/DAseq

Primary LanguageRMIT LicenseMIT

DA-seq

Introduction

DA-seq is a method to detect cell subpopulations with differential abundance between single cell RNA-seq (scRNA-seq) datasets from different samples, described in the preprint, "Detection of differentially abundant cell subpopulations discriminates biological states in scRNA-seq data", available here. Given a low dimensional transformation, for example principal component analysis (PCA), of the merged gene expression matrices from different samples (biological states, conditions, etc.), DA-seq first computes a score vector for each cell to represent the DA behavior in the neighborhood to select cells in the most DA neighborhoods; then groups these cells into distinct DA cell subpopulations.

This repository contains the DA-seq package.

R Dependencies

Required packages: RANN, glmnet, caret, Seurat, e1071, reticulate, ggplot2, cowplot, scales, ggrepel

Python Dependencies

Python 3 or above (Miniconda is recommended.)

Required modules: numpy, pandas, sklearn, tensorflow, keras

Installation

The DAseq package can be installed from this GitHub repository.
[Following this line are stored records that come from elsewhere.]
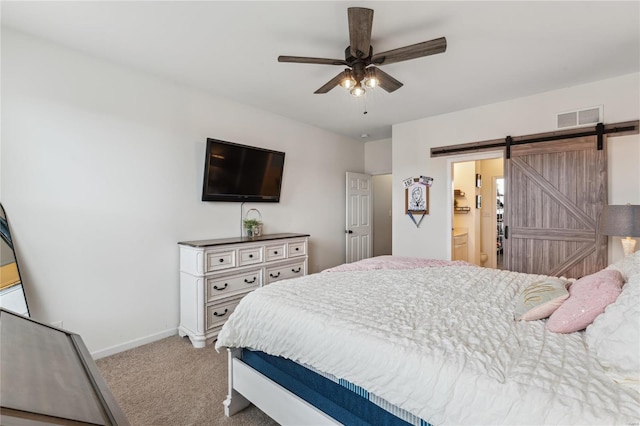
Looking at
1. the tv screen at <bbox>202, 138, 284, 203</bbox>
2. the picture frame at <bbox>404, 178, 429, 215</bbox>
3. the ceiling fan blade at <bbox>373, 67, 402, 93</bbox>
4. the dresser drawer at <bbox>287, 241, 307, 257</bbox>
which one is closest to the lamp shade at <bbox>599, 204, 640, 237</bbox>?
the picture frame at <bbox>404, 178, 429, 215</bbox>

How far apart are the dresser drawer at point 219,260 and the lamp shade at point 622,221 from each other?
11.5 feet

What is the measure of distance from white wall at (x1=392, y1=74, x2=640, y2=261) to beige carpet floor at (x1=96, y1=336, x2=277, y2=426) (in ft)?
10.3

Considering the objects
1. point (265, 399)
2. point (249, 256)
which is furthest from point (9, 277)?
point (265, 399)

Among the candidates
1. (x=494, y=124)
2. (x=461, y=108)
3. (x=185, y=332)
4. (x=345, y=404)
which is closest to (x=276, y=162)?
(x=185, y=332)

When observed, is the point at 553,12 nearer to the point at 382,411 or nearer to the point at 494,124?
the point at 494,124

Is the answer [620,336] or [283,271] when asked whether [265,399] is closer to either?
[620,336]

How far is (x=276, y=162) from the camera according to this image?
402 centimetres

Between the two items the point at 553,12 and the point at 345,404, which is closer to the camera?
the point at 345,404

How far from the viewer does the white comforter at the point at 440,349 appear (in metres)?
0.93

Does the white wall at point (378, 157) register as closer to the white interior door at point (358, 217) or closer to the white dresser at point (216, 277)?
the white interior door at point (358, 217)

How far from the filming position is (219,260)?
3.08 metres

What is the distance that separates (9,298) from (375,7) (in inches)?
128

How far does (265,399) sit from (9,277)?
6.76 feet

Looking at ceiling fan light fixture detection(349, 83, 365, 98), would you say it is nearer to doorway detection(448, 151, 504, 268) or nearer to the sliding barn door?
the sliding barn door
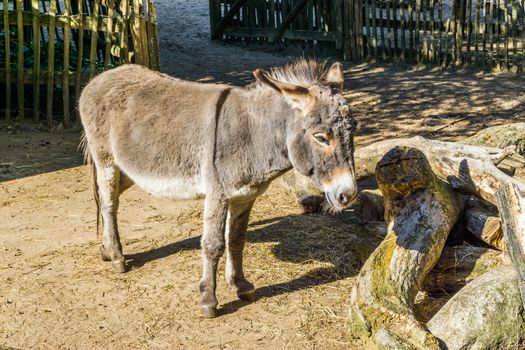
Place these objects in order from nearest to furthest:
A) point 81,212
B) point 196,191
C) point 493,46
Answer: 1. point 196,191
2. point 81,212
3. point 493,46

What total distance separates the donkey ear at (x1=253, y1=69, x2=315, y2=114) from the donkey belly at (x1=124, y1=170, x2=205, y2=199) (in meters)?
0.95

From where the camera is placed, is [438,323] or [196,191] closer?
[438,323]

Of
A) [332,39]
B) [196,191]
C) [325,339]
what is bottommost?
[325,339]

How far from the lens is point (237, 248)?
18.9 feet

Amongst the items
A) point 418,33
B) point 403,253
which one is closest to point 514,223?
point 403,253

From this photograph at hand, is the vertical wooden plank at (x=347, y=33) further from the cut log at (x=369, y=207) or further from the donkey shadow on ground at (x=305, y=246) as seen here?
the cut log at (x=369, y=207)

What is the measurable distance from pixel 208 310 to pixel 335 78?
5.96 feet

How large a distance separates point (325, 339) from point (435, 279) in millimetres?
1086

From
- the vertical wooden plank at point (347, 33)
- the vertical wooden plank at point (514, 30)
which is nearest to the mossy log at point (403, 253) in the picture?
the vertical wooden plank at point (514, 30)

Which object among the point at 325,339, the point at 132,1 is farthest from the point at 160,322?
the point at 132,1

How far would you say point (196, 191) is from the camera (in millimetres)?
5480

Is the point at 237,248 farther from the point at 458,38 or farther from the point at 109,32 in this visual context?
the point at 458,38

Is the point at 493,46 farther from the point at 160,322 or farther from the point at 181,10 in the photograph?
the point at 160,322

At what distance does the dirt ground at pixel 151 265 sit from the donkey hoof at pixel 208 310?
47 millimetres
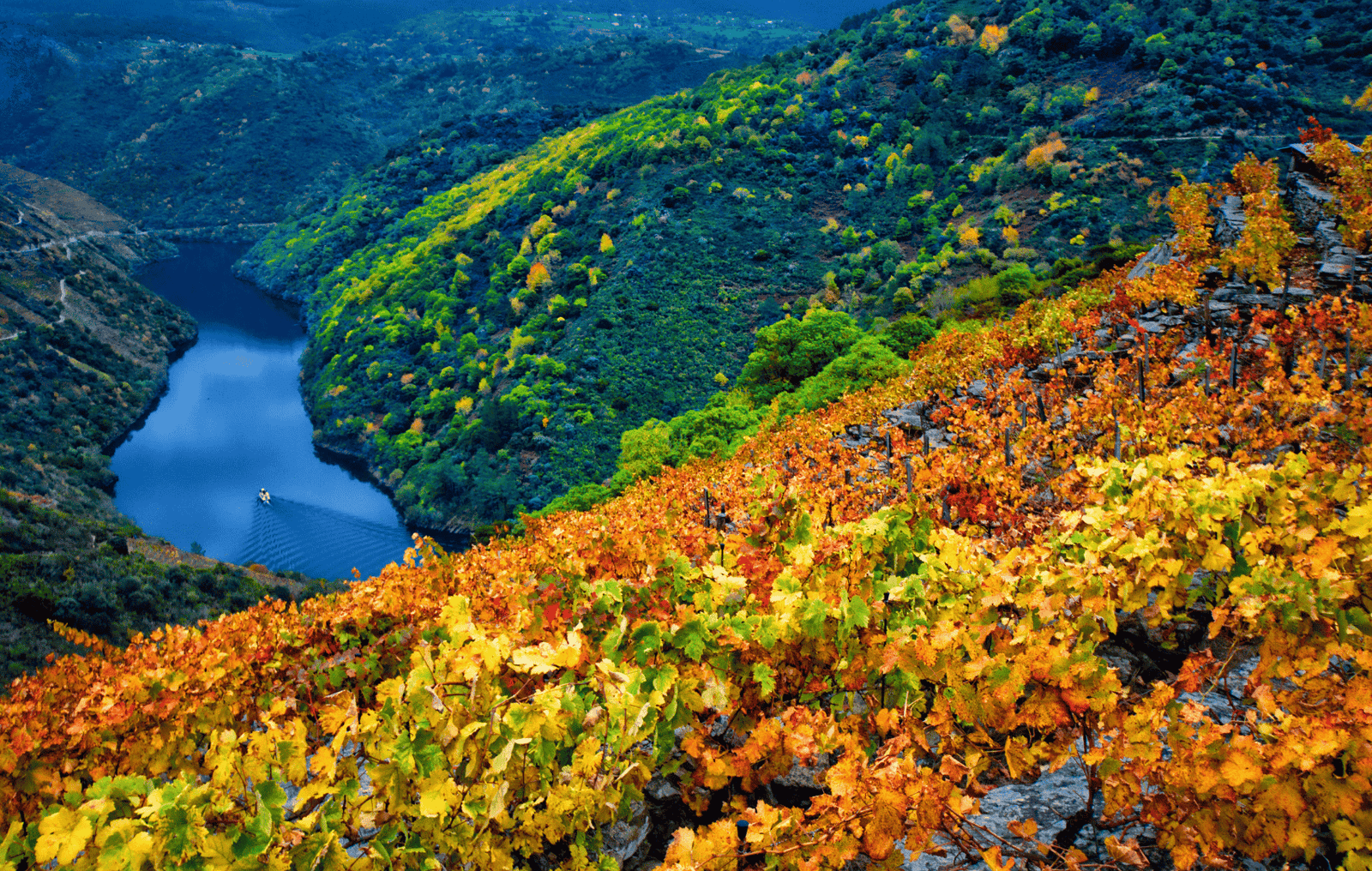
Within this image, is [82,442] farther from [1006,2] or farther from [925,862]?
[1006,2]

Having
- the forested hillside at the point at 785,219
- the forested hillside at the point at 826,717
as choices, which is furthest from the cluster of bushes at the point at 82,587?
the forested hillside at the point at 826,717

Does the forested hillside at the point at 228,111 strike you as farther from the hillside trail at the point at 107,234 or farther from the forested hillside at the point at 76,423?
the forested hillside at the point at 76,423

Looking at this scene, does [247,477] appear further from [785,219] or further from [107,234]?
[107,234]

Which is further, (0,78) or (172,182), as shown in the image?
(0,78)

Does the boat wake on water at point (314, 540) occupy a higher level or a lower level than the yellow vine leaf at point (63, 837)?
lower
Installation of just the DAseq package should not take longer than a minute or two.

devtools::install_github("KlugerLab/DAseq")

References

References of DAseq functions can be found here.

Usage

Please check DA-seq tutorial.

Data used in the tutorial is from Sade-Feldman, Moshe, et al. (Cell. 2018).

DAseq has been tested on MacOS (Catalina, 10.15) and Ubuntu 16.04.